What is being asked:
Output every entry exactly as written.

Stored data entries:
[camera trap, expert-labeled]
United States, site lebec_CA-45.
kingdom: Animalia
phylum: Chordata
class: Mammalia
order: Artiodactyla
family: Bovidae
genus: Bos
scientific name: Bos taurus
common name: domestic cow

Written response:
[camera trap, expert-labeled]
United States, site lebec_CA-45.
kingdom: Animalia
phylum: Chordata
class: Mammalia
order: Artiodactyla
family: Bovidae
genus: Bos
scientific name: Bos taurus
common name: domestic cow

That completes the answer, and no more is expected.